I recommend seeking an alternative. One good alternative is to look into fitness streaming services.

Streaming services allow you to stream hundreds of workouts like Insanity and p90x, right in your own home for around $10-20 a month. That’s $40-50 less a month than the average gym membership.

Of course, then there’s the free option. The internet is full of free workouts that you can do on your own with minimal or no equipment.

For example, there’s the Couch to 5K program, that I personally used a decade ago to ease myself from couch potato to running my first 5K race. If I could do it, anyone could.

Then there are free resources like reddit that have limitless information on workouts. The Fitness subreddit has done all the research for you, populating workout tips and detailed workout routines for anyone to use in their wiki.

There are several routines that require no equipment. And you can join in on the subreddit to become part of the community, making it easier for those seeking comraderie and encouragement in their fitness goals. All for free.

It’s baby steps… And baby steps can start now!

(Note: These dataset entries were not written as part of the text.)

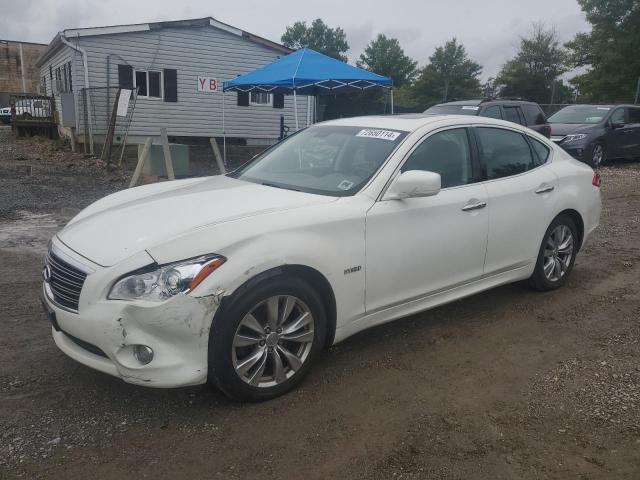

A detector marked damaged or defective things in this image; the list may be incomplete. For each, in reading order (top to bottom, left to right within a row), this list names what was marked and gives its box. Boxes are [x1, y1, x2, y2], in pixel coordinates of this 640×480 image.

damaged front bumper [42, 242, 222, 388]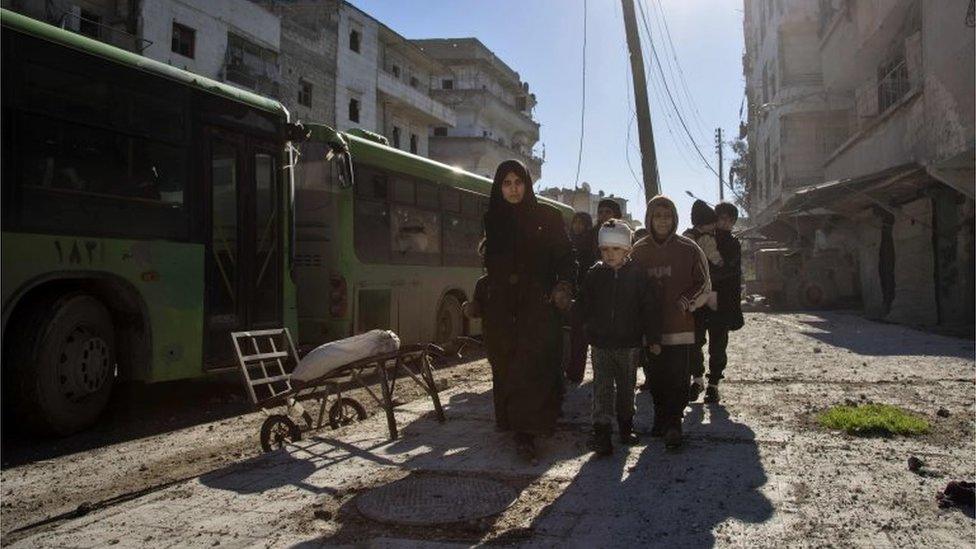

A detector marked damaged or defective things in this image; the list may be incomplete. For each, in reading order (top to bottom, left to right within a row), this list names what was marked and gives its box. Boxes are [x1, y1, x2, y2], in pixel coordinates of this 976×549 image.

broken window [172, 22, 196, 58]
damaged building [744, 0, 972, 328]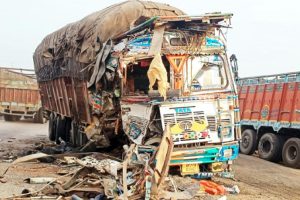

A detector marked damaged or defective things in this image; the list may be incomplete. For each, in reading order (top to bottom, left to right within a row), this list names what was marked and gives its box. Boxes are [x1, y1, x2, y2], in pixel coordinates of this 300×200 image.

crumpled sheet metal [32, 0, 183, 82]
mangled truck body [33, 0, 239, 175]
wrecked truck [33, 0, 239, 175]
broken windshield [188, 55, 227, 92]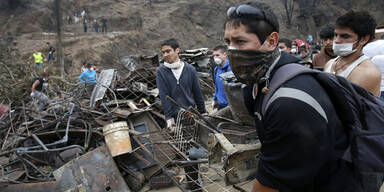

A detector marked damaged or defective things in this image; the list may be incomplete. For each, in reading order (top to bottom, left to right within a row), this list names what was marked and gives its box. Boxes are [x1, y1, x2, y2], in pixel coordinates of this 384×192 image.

rusted metal barrel [103, 121, 133, 156]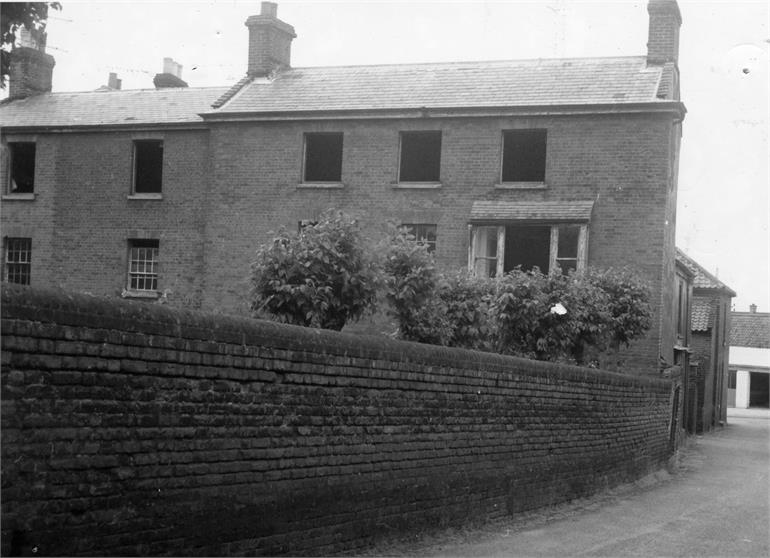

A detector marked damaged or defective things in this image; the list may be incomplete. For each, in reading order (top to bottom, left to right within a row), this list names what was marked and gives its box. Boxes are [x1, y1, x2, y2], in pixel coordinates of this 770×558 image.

broken window pane [8, 142, 35, 195]
broken window pane [134, 140, 164, 195]
broken window pane [304, 133, 342, 182]
broken window pane [400, 132, 440, 183]
broken window pane [500, 130, 544, 183]
broken window pane [4, 238, 31, 286]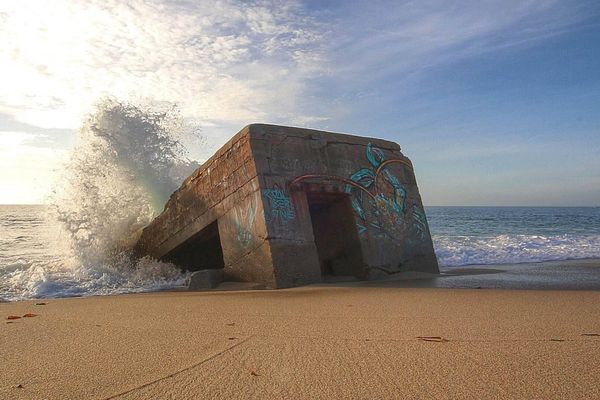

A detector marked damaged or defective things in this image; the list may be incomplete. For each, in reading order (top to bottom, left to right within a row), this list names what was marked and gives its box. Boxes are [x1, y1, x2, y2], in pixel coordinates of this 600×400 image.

rusted stain on concrete [134, 124, 438, 288]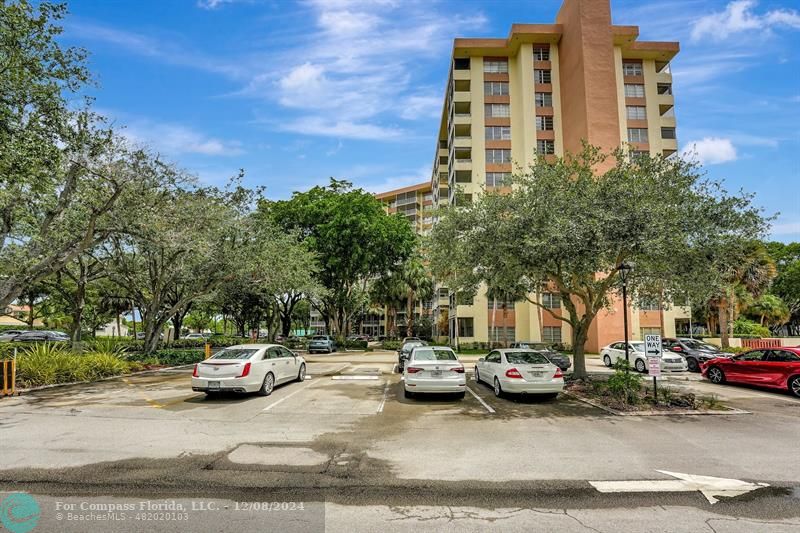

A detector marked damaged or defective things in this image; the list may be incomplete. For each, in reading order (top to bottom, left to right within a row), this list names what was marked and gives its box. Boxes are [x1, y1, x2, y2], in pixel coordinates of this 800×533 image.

cracked asphalt [0, 352, 796, 528]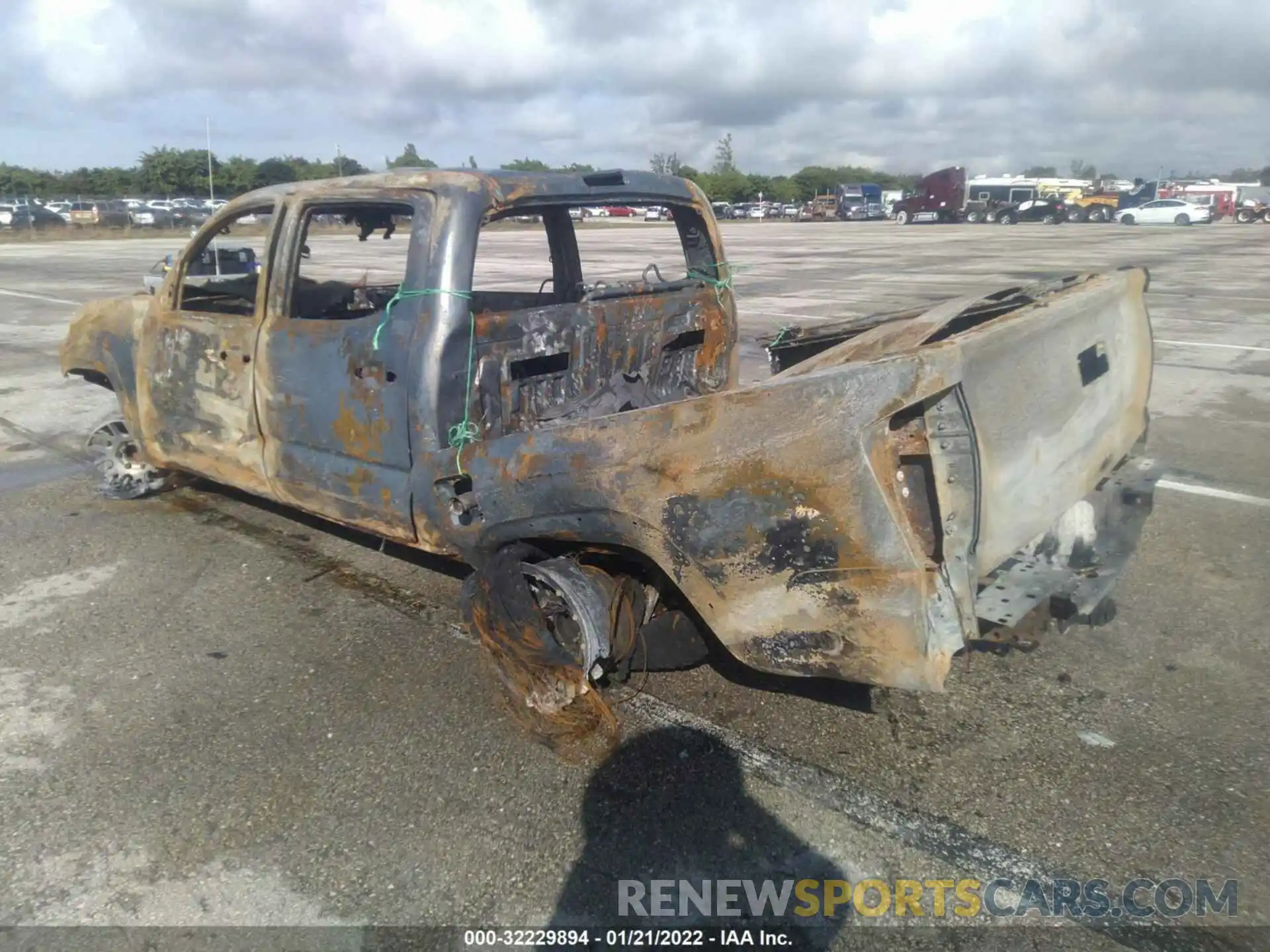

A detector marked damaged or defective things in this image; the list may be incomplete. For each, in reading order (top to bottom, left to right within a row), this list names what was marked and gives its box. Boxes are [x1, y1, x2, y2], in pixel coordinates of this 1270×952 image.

burned wheel [85, 418, 175, 508]
burned door [138, 206, 279, 495]
burned door [255, 198, 424, 540]
burned pickup truck [60, 167, 1158, 741]
rusted metal body panel [64, 167, 1163, 695]
charred truck cab [64, 166, 1163, 746]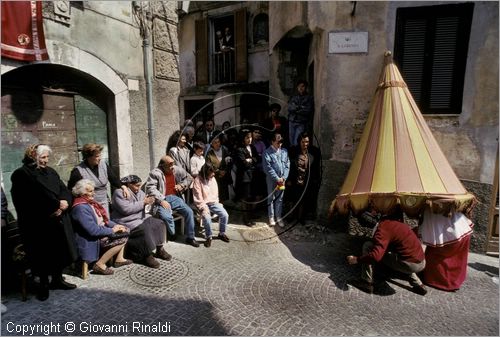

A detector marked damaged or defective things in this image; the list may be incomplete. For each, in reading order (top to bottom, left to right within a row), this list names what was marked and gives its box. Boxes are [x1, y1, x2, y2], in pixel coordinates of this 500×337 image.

peeling plaster wall [270, 1, 500, 242]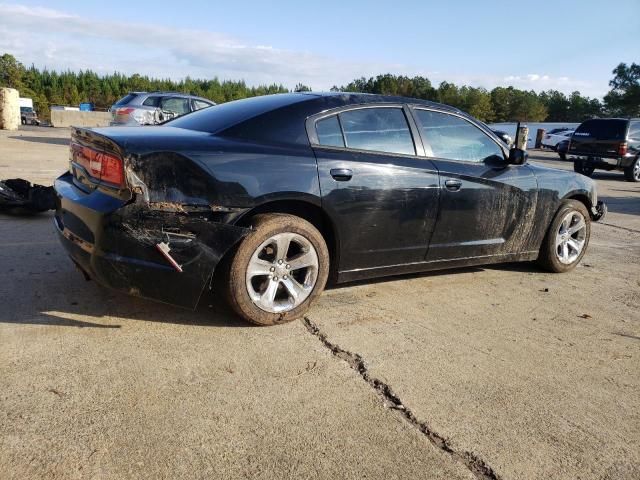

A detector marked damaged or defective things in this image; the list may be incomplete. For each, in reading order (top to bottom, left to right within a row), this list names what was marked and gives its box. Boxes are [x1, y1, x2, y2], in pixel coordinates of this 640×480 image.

crack in concrete [302, 316, 502, 480]
broken trim piece [302, 316, 502, 480]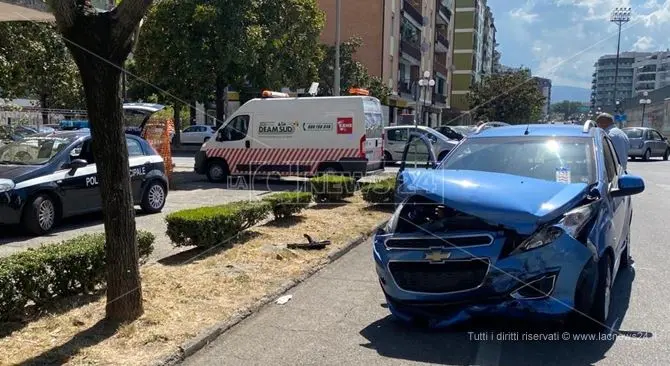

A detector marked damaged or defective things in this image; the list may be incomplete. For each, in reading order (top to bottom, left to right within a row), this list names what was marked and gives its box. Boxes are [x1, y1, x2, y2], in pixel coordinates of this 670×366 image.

damaged blue chevrolet [376, 121, 648, 330]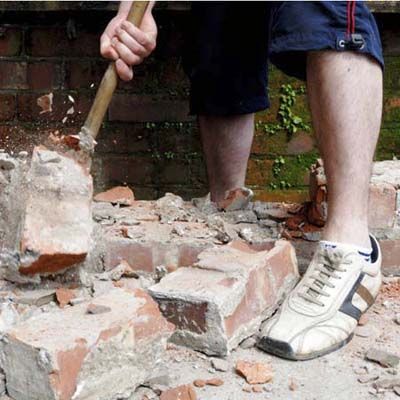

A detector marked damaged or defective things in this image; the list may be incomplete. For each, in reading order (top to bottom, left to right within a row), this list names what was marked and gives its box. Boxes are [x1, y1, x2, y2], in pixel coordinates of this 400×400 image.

broken brick [94, 186, 135, 206]
broken brick [1, 288, 173, 400]
broken brick [148, 239, 298, 354]
broken brick [236, 360, 274, 384]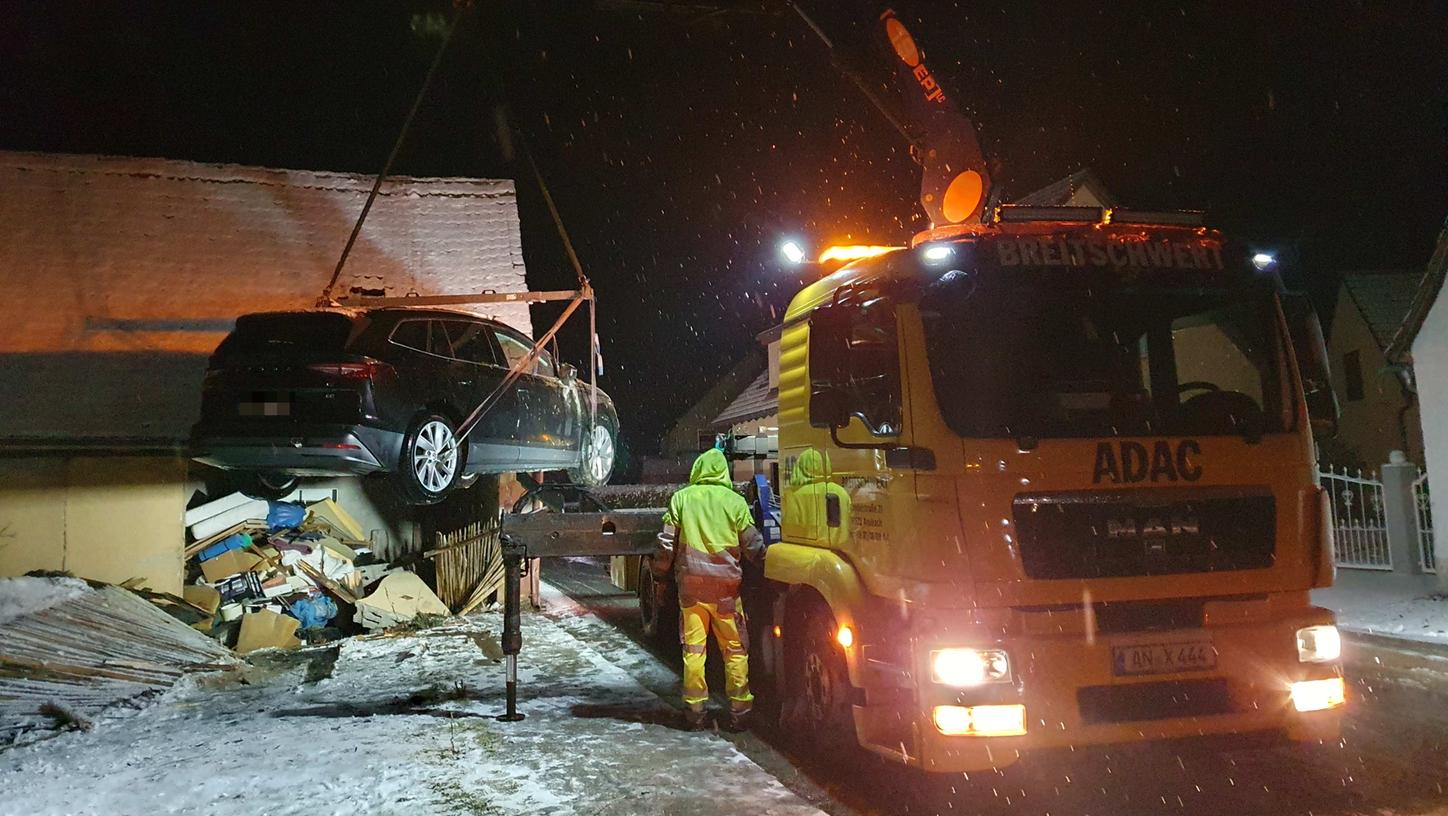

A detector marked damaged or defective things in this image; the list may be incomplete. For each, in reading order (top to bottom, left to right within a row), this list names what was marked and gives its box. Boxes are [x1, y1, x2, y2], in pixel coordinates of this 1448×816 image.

damaged garage wall [0, 149, 532, 448]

I’ve never met anyone that can’t stand to be a bit smarter with their money. And on the flip side, anyone can get smarter with their money. But remember, it doesn’t happen all at once.

Begin by fighting your impulses. Prepare for the week and be smart at the store. And cut monthly expenses like gym memberships that are overpriced and you probably aren’t getting your money’s worth out of anyway.

The devil is in the details. And the details can change your lifestyle and prep you for a financially independent future.